▸ **Passage**
★ ★ ★ ★ ★ ★ ★

Preparing for Menopause: 5 Helpful Lifestyle Habits to Cultivate

As women age and hormones fluctuate and decrease, menopause occurs. If you’ve reached this stage of life, you may know the mental and/or physical discomfort that often accompanies it.

Perimenopause refers to the period of time before menopause takes place, but your body is beginning the transition. During perimenopause, your estrogen hormone dips and rises unevenly, which can cause mood swings, anxiety, and physical signs.

Perimenopause takes place at different times for each person. Some women experience this transition as early as their mid-30s, and some don’t notice any changes until they’re in their 50s.

After you’ve gone 12 consecutive months without having a period, you’ve transitioned from perimenopause to menopause.

To help you through this change of life, we’ve put together these five helpful lifestyle habits to cultivate before reaching menopause.

Connect with your partner

Sex is important for your relationship as you age. But hormonal changes can zap your sex drive, and other changes like weight gain might make you feel less desirable. Make time in your schedule now to physically connect with your partner.

If you’re having trouble with intimacy during this transitional time, try holding hands and soft massages or special date nights.

Eat healthy

Watch your nutritional needs closely. As you age, your risk for heart disease and osteoporosis increases, making dietary choices extra important. The best way to stay healthy is by eating a diet rich in fruits, whole grains, and vegetables. Limit your fat intake and get enough fiber every day.

★ ★ ★ ★ ★ ★ ★

▸ **Extracted material**
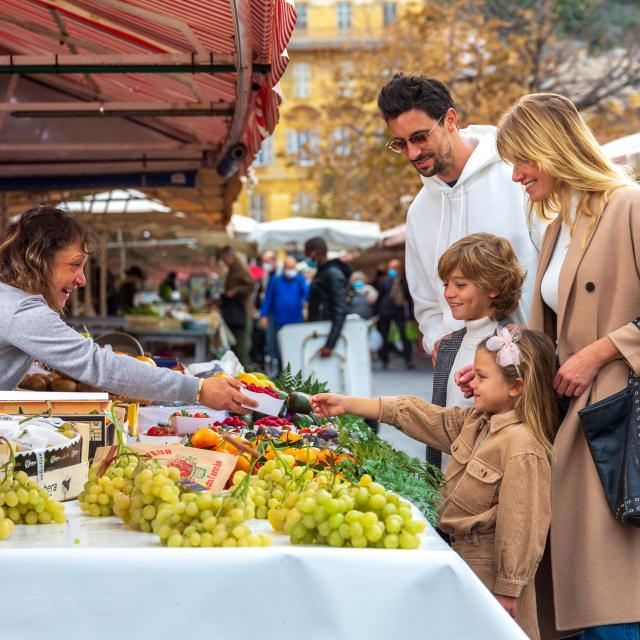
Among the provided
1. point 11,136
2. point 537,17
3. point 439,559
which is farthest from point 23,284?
point 537,17

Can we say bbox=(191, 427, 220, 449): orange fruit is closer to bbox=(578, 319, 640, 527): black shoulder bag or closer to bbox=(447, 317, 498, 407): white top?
bbox=(447, 317, 498, 407): white top

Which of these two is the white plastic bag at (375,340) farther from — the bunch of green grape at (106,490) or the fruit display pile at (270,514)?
the fruit display pile at (270,514)

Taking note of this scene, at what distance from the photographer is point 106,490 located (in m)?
2.47

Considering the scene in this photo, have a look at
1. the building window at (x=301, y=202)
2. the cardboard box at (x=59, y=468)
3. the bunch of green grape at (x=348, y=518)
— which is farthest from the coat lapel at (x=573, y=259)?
the building window at (x=301, y=202)

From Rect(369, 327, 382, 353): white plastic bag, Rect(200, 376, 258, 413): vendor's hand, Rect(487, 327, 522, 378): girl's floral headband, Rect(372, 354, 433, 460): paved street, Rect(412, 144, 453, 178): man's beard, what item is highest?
Rect(412, 144, 453, 178): man's beard

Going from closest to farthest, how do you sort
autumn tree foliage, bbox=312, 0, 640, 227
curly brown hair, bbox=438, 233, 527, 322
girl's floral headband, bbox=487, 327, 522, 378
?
1. girl's floral headband, bbox=487, 327, 522, 378
2. curly brown hair, bbox=438, 233, 527, 322
3. autumn tree foliage, bbox=312, 0, 640, 227

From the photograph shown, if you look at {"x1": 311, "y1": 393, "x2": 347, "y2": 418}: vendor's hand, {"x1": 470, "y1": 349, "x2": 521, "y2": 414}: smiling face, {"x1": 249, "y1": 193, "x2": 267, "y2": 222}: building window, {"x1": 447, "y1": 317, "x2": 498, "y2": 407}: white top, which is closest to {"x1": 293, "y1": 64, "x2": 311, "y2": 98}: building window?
{"x1": 249, "y1": 193, "x2": 267, "y2": 222}: building window

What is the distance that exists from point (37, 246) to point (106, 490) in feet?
3.69

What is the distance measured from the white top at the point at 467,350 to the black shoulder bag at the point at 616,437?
0.69 metres

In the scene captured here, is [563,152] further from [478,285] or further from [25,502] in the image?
[25,502]

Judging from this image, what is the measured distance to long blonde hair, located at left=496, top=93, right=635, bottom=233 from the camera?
3.18 metres

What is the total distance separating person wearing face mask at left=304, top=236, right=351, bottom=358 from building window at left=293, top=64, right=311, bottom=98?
163ft

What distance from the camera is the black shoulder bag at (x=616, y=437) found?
117 inches

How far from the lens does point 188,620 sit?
6.87ft
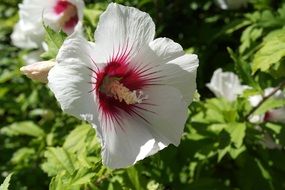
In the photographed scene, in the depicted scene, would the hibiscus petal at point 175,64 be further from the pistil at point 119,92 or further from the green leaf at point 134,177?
the green leaf at point 134,177

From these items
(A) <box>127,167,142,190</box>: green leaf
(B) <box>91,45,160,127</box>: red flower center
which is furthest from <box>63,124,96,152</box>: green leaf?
(B) <box>91,45,160,127</box>: red flower center

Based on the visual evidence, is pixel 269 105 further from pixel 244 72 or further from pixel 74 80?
pixel 74 80

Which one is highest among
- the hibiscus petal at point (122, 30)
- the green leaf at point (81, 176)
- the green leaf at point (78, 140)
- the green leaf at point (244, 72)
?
the hibiscus petal at point (122, 30)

★ ★ ★ ★ ★ ★ ★

▸ **Activities**
1. Condense the paragraph of the menopause article that begins "Watch your nutritional needs closely" into a short bulleted list that keeps its main facts.
2. From the menopause article, extract word for word the part that opens with the words containing "Sex is important" and closes with "special date nights.".

▸ **Answers below**
1.
- Watch your nutritional needs closely.
- Aging raises the risk of heart disease and osteoporosis, so diet matters more.
- Eat a diet rich in fruits, whole grains, and vegetables.
- Limit fat and get enough fiber every day.

2.
Sex is important for your relationship as you age. But hormonal changes can zap your sex drive, and other changes like weight gain might make you feel less desirable. Make time in your schedule now to physically connect with your partner.

If you’re having trouble with intimacy during this transitional time, try holding hands and soft massages or special date nights.